▶ _EXERCISE DETAILS_: Begin at the line containing "Which is it" and copy exactly through the last line of the listing, skipping every picture.

▶ _DATA SUPPLIED_:
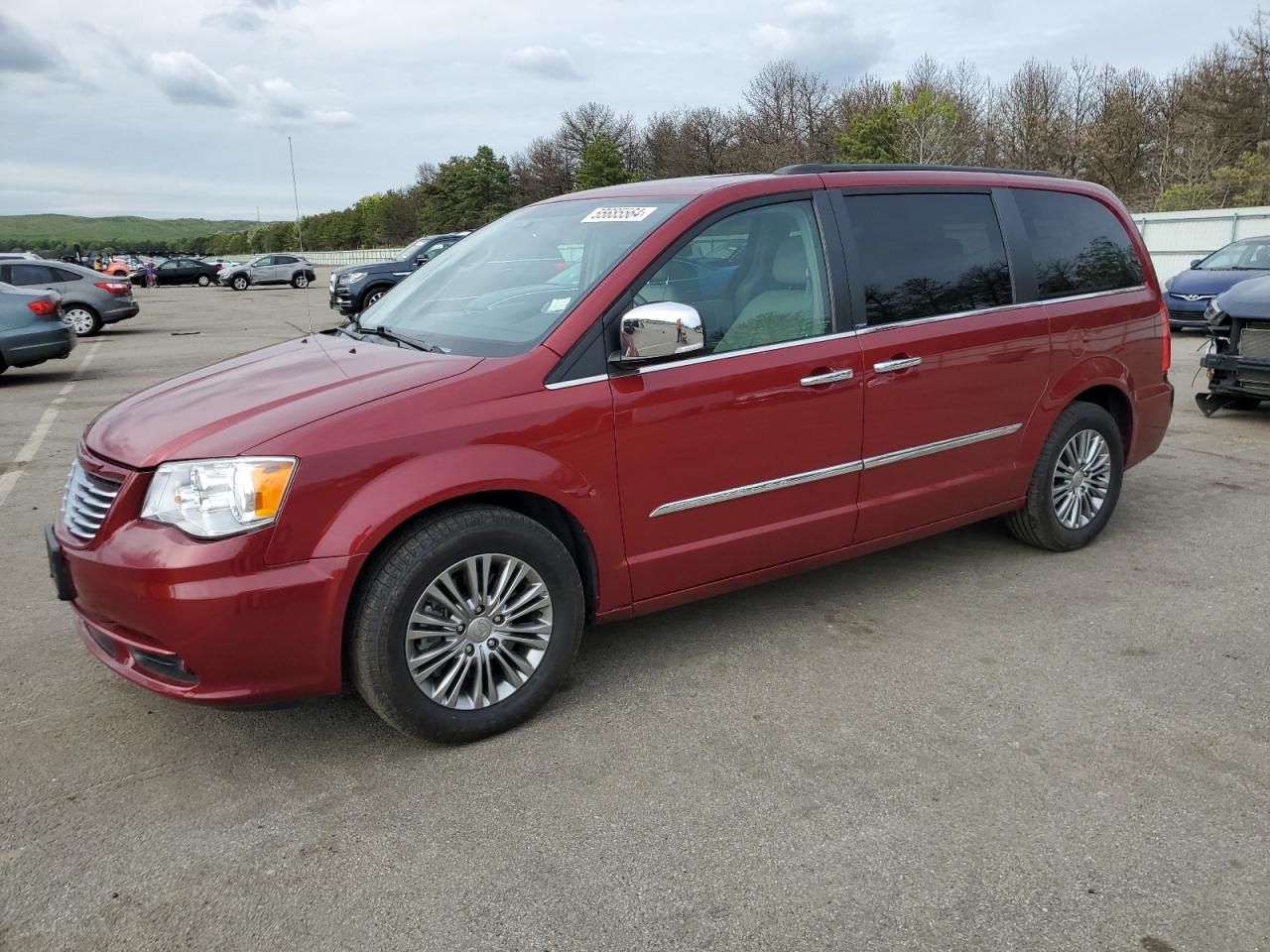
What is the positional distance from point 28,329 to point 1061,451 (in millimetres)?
12350

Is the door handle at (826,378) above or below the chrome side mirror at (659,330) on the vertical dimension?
below

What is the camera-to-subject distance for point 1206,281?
547 inches

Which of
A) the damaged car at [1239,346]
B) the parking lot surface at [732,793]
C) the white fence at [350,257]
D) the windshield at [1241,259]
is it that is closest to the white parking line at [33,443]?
the parking lot surface at [732,793]

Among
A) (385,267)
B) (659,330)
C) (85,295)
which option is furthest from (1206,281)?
(85,295)

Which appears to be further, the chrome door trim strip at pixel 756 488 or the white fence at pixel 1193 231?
the white fence at pixel 1193 231

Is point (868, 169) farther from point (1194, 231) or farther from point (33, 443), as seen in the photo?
point (1194, 231)

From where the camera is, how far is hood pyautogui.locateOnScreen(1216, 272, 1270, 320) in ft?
25.2


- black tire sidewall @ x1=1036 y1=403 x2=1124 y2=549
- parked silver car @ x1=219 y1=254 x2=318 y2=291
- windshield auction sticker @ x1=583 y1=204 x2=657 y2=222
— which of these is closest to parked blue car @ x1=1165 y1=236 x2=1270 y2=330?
black tire sidewall @ x1=1036 y1=403 x2=1124 y2=549

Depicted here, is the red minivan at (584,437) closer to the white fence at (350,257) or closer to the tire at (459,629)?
the tire at (459,629)

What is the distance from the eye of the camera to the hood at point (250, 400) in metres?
3.08

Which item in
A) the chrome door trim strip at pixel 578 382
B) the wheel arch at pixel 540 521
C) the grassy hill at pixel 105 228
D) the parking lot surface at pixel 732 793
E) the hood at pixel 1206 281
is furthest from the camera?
the grassy hill at pixel 105 228

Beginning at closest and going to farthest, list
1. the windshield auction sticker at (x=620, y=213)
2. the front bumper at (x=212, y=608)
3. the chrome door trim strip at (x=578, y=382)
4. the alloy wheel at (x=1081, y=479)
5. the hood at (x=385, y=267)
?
the front bumper at (x=212, y=608)
the chrome door trim strip at (x=578, y=382)
the windshield auction sticker at (x=620, y=213)
the alloy wheel at (x=1081, y=479)
the hood at (x=385, y=267)

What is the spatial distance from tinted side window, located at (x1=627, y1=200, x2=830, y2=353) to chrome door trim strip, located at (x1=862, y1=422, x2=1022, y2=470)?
1.97 ft

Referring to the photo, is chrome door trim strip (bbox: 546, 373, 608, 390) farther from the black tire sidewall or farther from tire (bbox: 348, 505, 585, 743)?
the black tire sidewall
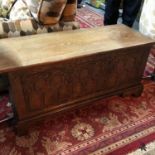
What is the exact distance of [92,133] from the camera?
1.31 m

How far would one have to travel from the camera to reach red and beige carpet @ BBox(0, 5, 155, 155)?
1194 millimetres

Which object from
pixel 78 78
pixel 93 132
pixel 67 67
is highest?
pixel 67 67

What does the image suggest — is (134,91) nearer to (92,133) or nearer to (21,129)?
(92,133)

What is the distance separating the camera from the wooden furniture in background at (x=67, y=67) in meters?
1.07

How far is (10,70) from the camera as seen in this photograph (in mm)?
957

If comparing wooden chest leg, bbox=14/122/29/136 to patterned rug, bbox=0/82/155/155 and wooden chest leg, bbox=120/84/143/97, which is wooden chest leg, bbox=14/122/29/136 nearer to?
patterned rug, bbox=0/82/155/155

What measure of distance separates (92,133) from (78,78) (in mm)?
380

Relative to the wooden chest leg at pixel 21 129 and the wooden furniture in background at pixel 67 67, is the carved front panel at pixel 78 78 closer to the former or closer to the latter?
the wooden furniture in background at pixel 67 67

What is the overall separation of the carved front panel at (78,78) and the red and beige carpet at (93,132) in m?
0.14

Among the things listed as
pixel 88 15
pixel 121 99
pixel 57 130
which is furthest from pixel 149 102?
pixel 88 15

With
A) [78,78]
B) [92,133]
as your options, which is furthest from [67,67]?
[92,133]

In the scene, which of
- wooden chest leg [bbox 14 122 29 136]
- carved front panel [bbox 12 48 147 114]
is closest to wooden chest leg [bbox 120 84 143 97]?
carved front panel [bbox 12 48 147 114]

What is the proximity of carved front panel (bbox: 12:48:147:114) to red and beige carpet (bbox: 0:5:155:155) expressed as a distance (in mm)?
145

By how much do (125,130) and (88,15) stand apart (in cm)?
257
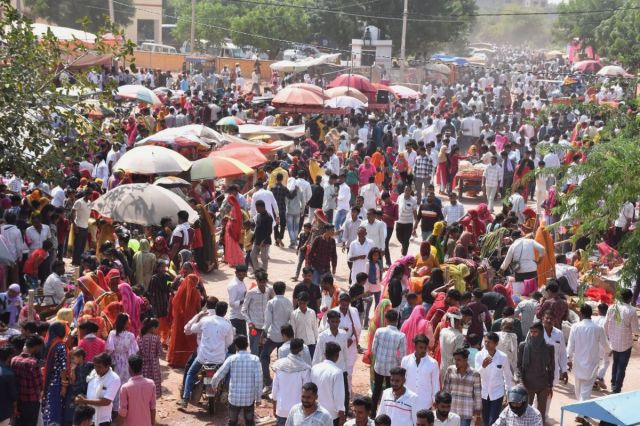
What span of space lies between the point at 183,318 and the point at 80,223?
454cm

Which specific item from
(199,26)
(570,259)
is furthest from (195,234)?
(199,26)

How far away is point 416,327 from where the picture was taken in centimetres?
1125


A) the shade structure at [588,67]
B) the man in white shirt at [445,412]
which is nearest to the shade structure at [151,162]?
the man in white shirt at [445,412]

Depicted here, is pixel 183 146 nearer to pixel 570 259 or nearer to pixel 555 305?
pixel 570 259

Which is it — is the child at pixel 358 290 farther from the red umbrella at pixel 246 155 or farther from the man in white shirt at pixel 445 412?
the red umbrella at pixel 246 155

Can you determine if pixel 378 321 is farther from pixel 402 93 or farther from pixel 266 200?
pixel 402 93

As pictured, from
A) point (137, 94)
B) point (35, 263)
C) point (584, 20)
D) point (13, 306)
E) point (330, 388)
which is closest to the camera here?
point (330, 388)

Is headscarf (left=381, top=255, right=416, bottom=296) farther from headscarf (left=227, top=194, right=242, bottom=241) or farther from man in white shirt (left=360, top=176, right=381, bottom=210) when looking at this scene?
man in white shirt (left=360, top=176, right=381, bottom=210)

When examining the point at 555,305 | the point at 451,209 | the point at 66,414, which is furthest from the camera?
the point at 451,209

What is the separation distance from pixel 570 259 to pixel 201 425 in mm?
7135

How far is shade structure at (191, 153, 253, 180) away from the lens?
18.3 metres

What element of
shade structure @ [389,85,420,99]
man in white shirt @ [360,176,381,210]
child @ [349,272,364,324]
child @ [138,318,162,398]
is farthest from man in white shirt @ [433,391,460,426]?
shade structure @ [389,85,420,99]

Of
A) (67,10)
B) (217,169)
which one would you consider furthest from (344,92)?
(67,10)

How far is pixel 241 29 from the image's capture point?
57.9m
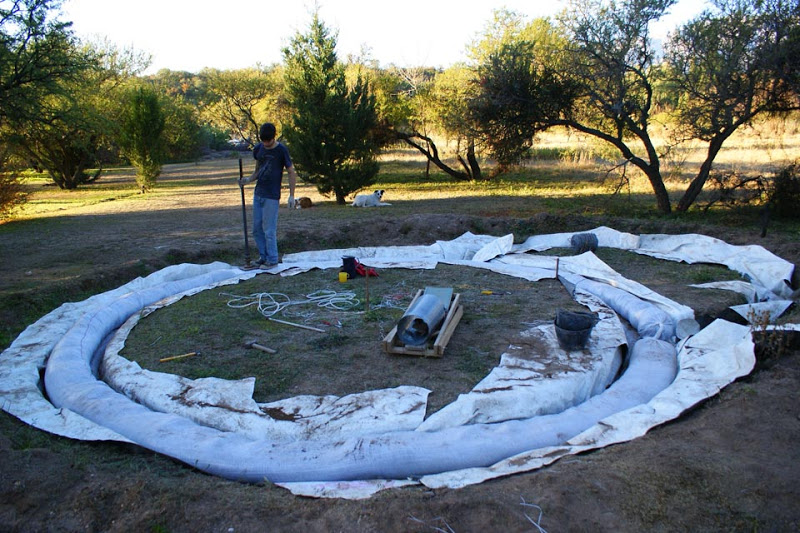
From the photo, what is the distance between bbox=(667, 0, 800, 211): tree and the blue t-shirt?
7.17 meters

▶ _SOLUTION TO THE EXERCISE_:
Which is it — is the child at pixel 358 290 farther from the red umbrella at pixel 246 155 or farther from the man in white shirt at pixel 445 412?
the red umbrella at pixel 246 155

Can you determine if pixel 378 321 is farther from pixel 402 93 or farther from pixel 266 200?
pixel 402 93

As pictured, from
A) point (137, 94)
B) point (35, 263)
C) point (584, 20)
D) point (13, 306)
E) point (330, 388)
which is closest to the camera here?
point (330, 388)

Is headscarf (left=381, top=255, right=416, bottom=296) farther from headscarf (left=227, top=194, right=242, bottom=241) or farther from man in white shirt (left=360, top=176, right=381, bottom=210) when looking at this scene?
man in white shirt (left=360, top=176, right=381, bottom=210)

When examining the point at 555,305 | the point at 451,209 | the point at 66,414, which is furthest from the camera?
the point at 451,209

What is the separation distance from pixel 570 259 to pixel 201 425 in mm?
7135

How far is shade structure at (191, 153, 253, 180) away from the lens?
18.3 metres

What element of
shade structure @ [389,85,420,99]
man in white shirt @ [360,176,381,210]
child @ [349,272,364,324]
child @ [138,318,162,398]
is farthest from man in white shirt @ [433,391,460,426]?
shade structure @ [389,85,420,99]

Of
A) (67,10)
B) (217,169)
which one would you consider furthest from (344,92)?
(67,10)

How far is pixel 241 29 from the image's capture point?
57.9m
From the photo, what is the distance between bbox=(667, 0, 800, 211): tree and the blue t-shirt?
7.17 meters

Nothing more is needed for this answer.